9. In the aforesaid circumstances, this court thought it proper that the matter can be sympathetically considered in the case of the petitioner. The learned standing counsel for the Union of India Mr. T. J. Pandian was kind enough to convey the feelings of this court to the authorities and we record our appreciation for the positive approach made by the authority in the matter and they have communicated to Mr. Pandian by their letter dated 20.08.08 that the matter can be worked out and the office of the Chief Security Commissioner has conveyed that they have accepted the suggestion of this court as indicated in his letter under reference but requested that Honourable High Court may be asked to direct petitioner to undergo his initial training once again, so that he can function effectively. The copy of the said communication dated 20.08.08 received by Mr. T. J. Pandian is taken on record and marked 'X' for identification and has been read as part of the record and proceeding of the case.

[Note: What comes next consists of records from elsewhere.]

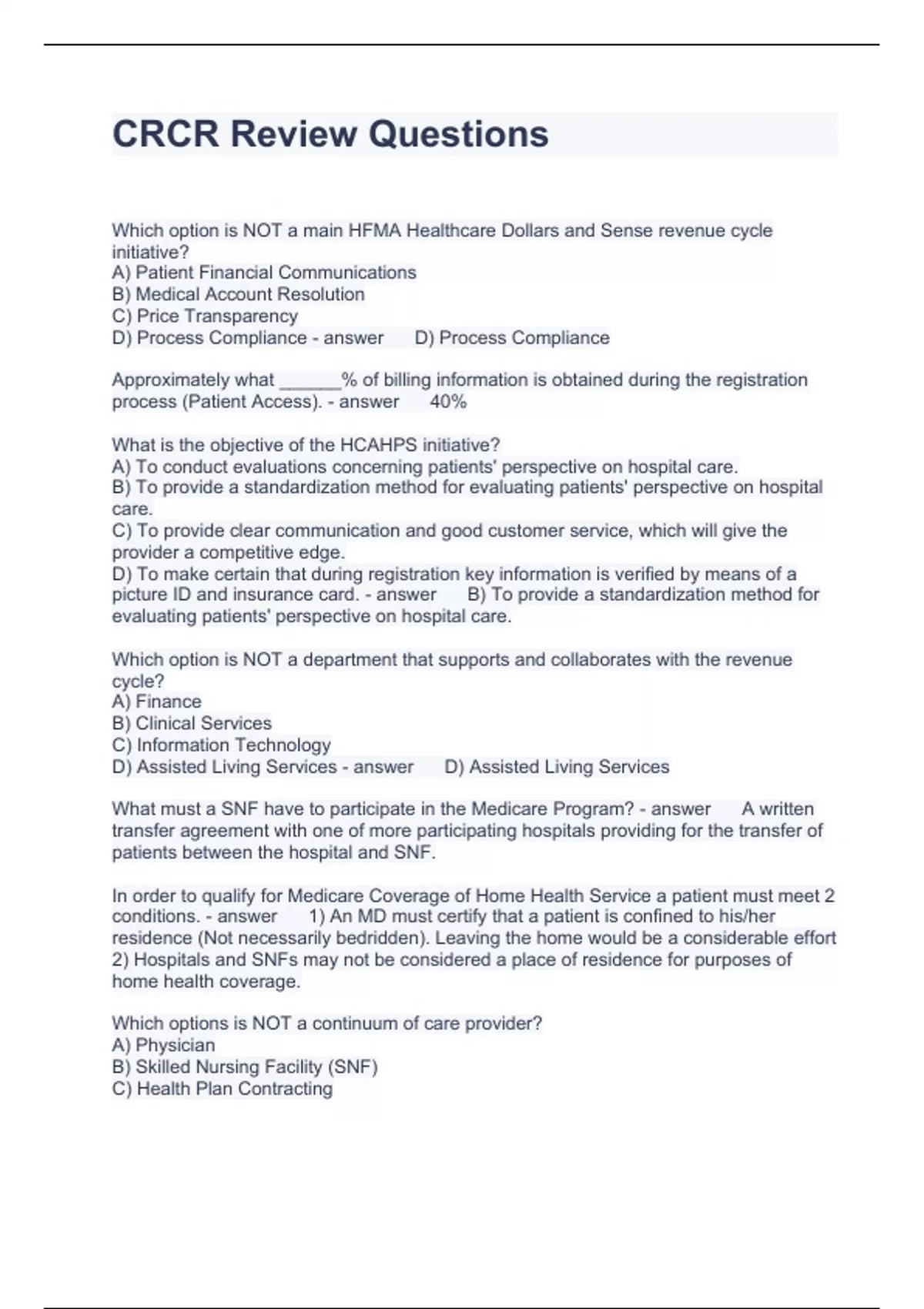 CRCR Review Questions

Which option is NOT a main HFMA Healthcare Dollars and Sense revenue cycle initiative?
A) Patient Financial Communications
B) Medical Account Resolution
C) Price Transparency
D) Process Compliance - answer D) Process Compliance

Approximately what ______% of billing information is obtained during the registration process (Patient Access). - answer 40%

What is the objective of the HCAHPS initiative?
A) To conduct evaluations concerning patients' perspective on hospital care.
B) To provide a standardization method for evaluating patients' perspective on hospital care.
C) To provide clear communication and good customer service, which will give the provider a competitive edge.
D) To make certain that during registration key information is verified by means of a picture ID and insurance card. - answer B) To provide a standardization method for evaluating patients' perspective on hospital care.

Which option is NOT a department that supports and collaborates with the revenue cycle?
A) Finance
B) Clinical Services
C) Information Technology
D) Assisted Living Services - answer D) Assisted Living Services

What must a SNF have to participate in the Medicare Program? - answer A written transfer agreement with one of more participating hospitals providing for the transfer of patients between the hospital and SNF.

In order to qualify for Medicare Coverage of Home Health Service a patient must meet 2 conditions. - answer 1) An MD must certify that a patient is confined to his/her residence (Not necessarily bedridden). Leaving the home would be a considerable effort 2) Hospitals and SNFs may not be considered a place of residence for purposes of home health coverage.

Which options is NOT a continuum of care provider?
A) Physician
B) Skilled Nursing Facility (SNF)
C) Health Plan Contracting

10. We also feel that due to a gap in service, it will be in the interest of the petitioner to undergo his initial training programme so that he can be useful in the force and that his present age shall be taken into consideration for initial training as the petitioner is not expected to perform like new recruits and the training is a formality for preparing him to discharge his duties properly.
11. We therefore, accept the statement made by the learned standing counsel of the respondent on instruction of the respondent that the petitioner will be taken back in service in the same level as constable and in such an event, the petitioner will not be given any back wages or any other benefits except that the period from the date of dismissal till reinstatement would be taken into account for the purpose of pensionery benefits only.
12. In view of this, we direct the petitioner to report for duty to the Sr. Divisional Security Commissioner, RPF CST, Mumbai on 01.09.2008.
13. Petition is disposed of accordingly with no order as to costs.